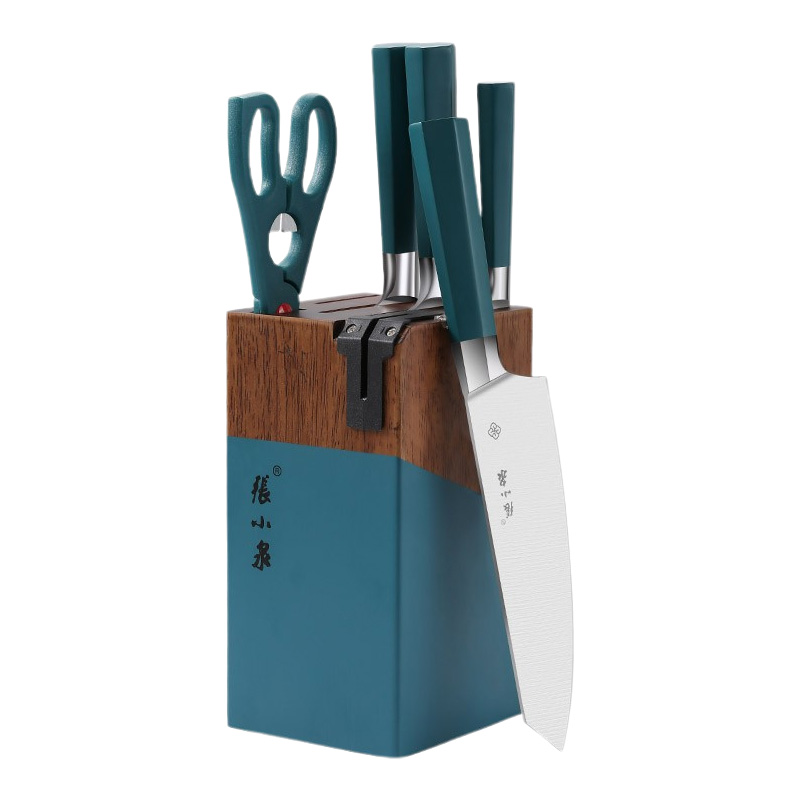 张小泉刀具六件套锋利耐用不正雅典绿系列D31500100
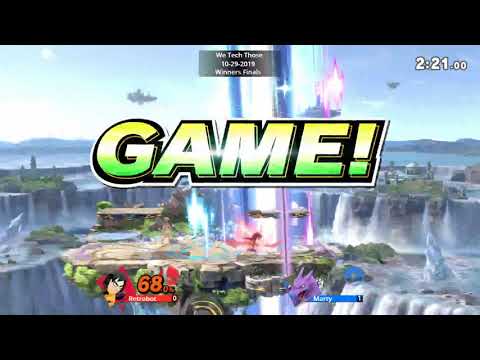 We Tech Those #8 Retrobot (Mii Brawler) vs Marty (Pokemon Trainer) Winners Finals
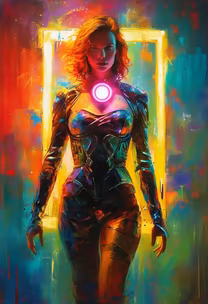 Cyberpunk Heroine Cyberpunk Heroine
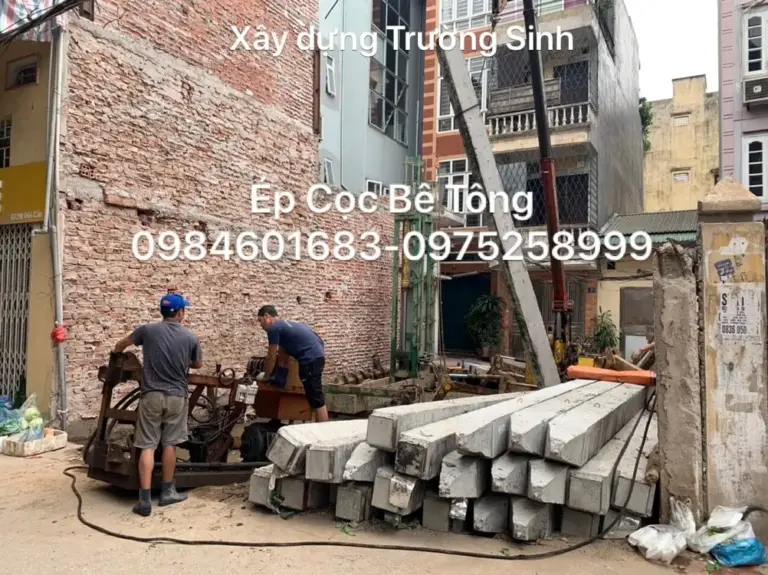 Đừng Bỏ Lỡ Top 10 Công Ty Ép Cọc Bê Tông Hà Nội Uy Tín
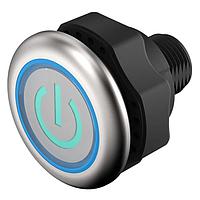 EAO 84-ADKS-C14-04B3 Touch Sensor Series 84 IO-Link Touch stainless steel-Dynamic, Symbol C14, 8.4...32V DC, Automatic, PNP-NO, 3-pol., connector M12, LED1: ເຂື່ອງ, LED2: ແດງ, Configuration: 1203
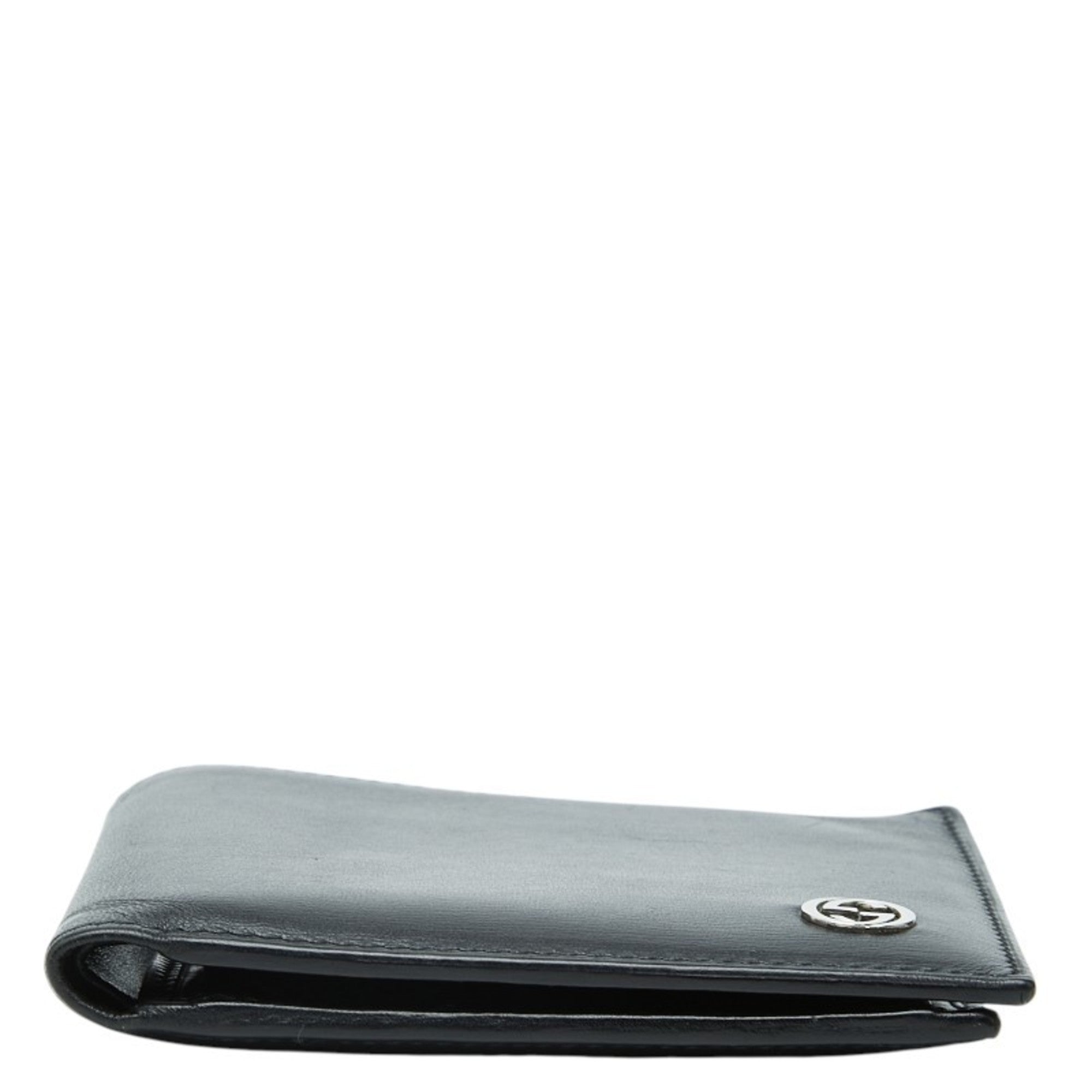 Gucci Black Leather Wallet (Bi-Fold) (Pre-Owned)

* * * *

Assigned task: Print each line above exactly as it appears, excluding all images.

Solved problem:
 张小泉刀具六件套锋利耐用不正雅典绿系列D31500100
 We Tech Those #8 Retrobot (Mii Brawler) vs Marty (Pokemon Trainer) Winners Finals
 Cyberpunk Heroine Cyberpunk Heroine
 Đừng Bỏ Lỡ Top 10 Công Ty Ép Cọc Bê Tông Hà Nội Uy Tín
 EAO 84-ADKS-C14-04B3 Touch Sensor Series 84 IO-Link Touch stainless steel-Dynamic, Symbol C14, 8.4...32V DC, Automatic, PNP-NO, 3-pol., connector M12, LED1: ເຂື່ອງ, LED2: ແດງ, Configuration: 1203
 Gucci Black Leather Wallet (Bi-Fold) (Pre-Owned)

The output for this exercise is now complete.